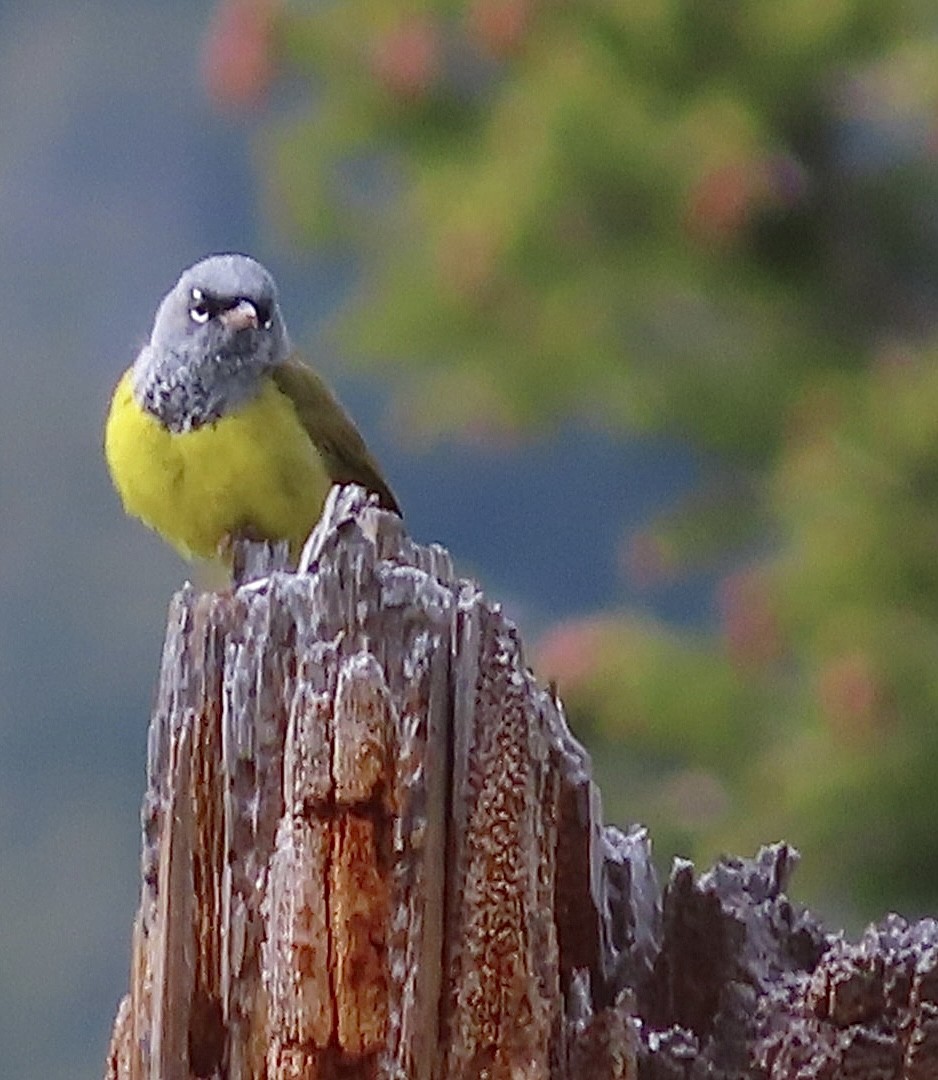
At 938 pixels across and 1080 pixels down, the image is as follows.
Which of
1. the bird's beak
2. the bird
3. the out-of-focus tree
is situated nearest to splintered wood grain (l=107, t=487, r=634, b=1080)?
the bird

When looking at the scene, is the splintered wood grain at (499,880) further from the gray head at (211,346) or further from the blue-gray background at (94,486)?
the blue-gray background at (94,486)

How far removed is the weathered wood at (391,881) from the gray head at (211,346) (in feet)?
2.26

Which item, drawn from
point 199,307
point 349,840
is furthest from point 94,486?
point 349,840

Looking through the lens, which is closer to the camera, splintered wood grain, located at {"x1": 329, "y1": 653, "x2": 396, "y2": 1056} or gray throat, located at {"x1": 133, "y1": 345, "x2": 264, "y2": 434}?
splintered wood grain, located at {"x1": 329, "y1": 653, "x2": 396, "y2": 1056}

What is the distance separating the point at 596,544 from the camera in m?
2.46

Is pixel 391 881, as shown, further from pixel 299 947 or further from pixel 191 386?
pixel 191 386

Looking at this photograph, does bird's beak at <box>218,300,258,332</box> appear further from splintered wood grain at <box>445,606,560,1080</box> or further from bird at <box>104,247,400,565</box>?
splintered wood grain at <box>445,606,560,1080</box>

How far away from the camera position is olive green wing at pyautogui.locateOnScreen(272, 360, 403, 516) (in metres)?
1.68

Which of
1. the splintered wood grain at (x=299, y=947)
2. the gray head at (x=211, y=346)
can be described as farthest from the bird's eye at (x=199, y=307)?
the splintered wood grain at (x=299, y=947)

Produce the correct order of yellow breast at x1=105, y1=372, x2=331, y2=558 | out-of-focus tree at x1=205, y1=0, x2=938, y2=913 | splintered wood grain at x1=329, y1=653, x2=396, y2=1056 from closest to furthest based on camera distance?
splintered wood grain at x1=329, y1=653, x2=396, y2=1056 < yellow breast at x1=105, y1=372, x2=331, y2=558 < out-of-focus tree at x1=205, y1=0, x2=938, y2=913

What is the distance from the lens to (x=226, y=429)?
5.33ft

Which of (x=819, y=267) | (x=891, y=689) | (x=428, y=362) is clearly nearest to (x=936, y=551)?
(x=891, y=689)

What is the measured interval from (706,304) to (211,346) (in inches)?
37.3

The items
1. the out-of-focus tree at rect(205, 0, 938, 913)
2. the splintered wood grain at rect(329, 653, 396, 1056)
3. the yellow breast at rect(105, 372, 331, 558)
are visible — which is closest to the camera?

Exercise description ::
Output all of the entries verbatim, leaving out any images.

Exercise response ::
At 938 pixels across and 1080 pixels down, the image is as follows.
Which of
1. the bird's beak
2. the bird
3. the out-of-focus tree
is situated nearest to splintered wood grain (l=107, t=487, r=634, b=1080)?
the bird

When looking at the scene, is the splintered wood grain at (499,880) further from the gray head at (211,346) or further from the blue-gray background at (94,486)?
the blue-gray background at (94,486)

How far removed is the weathered wood at (391,881) from the gray head at (211,346) (in feet)?
2.26

Which item, drawn from
point 199,307
point 349,840
is furthest from point 94,486?
point 349,840

Looking through the lens, which is closer to the camera, splintered wood grain, located at {"x1": 329, "y1": 653, "x2": 396, "y2": 1056} or gray throat, located at {"x1": 133, "y1": 345, "x2": 264, "y2": 434}?
splintered wood grain, located at {"x1": 329, "y1": 653, "x2": 396, "y2": 1056}

What is the distance separating the point at 596,544 from the camera in m?
2.46

Is pixel 391 881, as shown, further from pixel 299 947 or further from pixel 191 386?
pixel 191 386

Looking at this photograph, does bird's beak at <box>218,300,258,332</box> appear further from splintered wood grain at <box>445,606,560,1080</box> or further from bird at <box>104,247,400,565</box>?
splintered wood grain at <box>445,606,560,1080</box>

How far away from the camera position is olive green wing at pyautogui.locateOnScreen(272, 360, 403, 516) (in metres)?
1.68

Which of
1. the splintered wood grain at (x=299, y=947)
2. the gray head at (x=211, y=346)
can be described as farthest from the bird's eye at (x=199, y=307)?
the splintered wood grain at (x=299, y=947)

Produce the correct order of yellow breast at x1=105, y1=372, x2=331, y2=558 | out-of-focus tree at x1=205, y1=0, x2=938, y2=913 | splintered wood grain at x1=329, y1=653, x2=396, y2=1056 from closest to furthest based on camera distance?
splintered wood grain at x1=329, y1=653, x2=396, y2=1056 < yellow breast at x1=105, y1=372, x2=331, y2=558 < out-of-focus tree at x1=205, y1=0, x2=938, y2=913

What is the distance from the lens to (x=226, y=429)?
5.33ft

Which of (x=819, y=267) | (x=891, y=689) | (x=428, y=362) is clearly nearest to (x=936, y=551)?
(x=891, y=689)

What is the measured interval from (706,304) to (211,346) (in inches)?
37.3

The items
1. the out-of-focus tree at rect(205, 0, 938, 913)
2. the splintered wood grain at rect(329, 653, 396, 1056)
3. the yellow breast at rect(105, 372, 331, 558)
are visible — which is closest to the camera?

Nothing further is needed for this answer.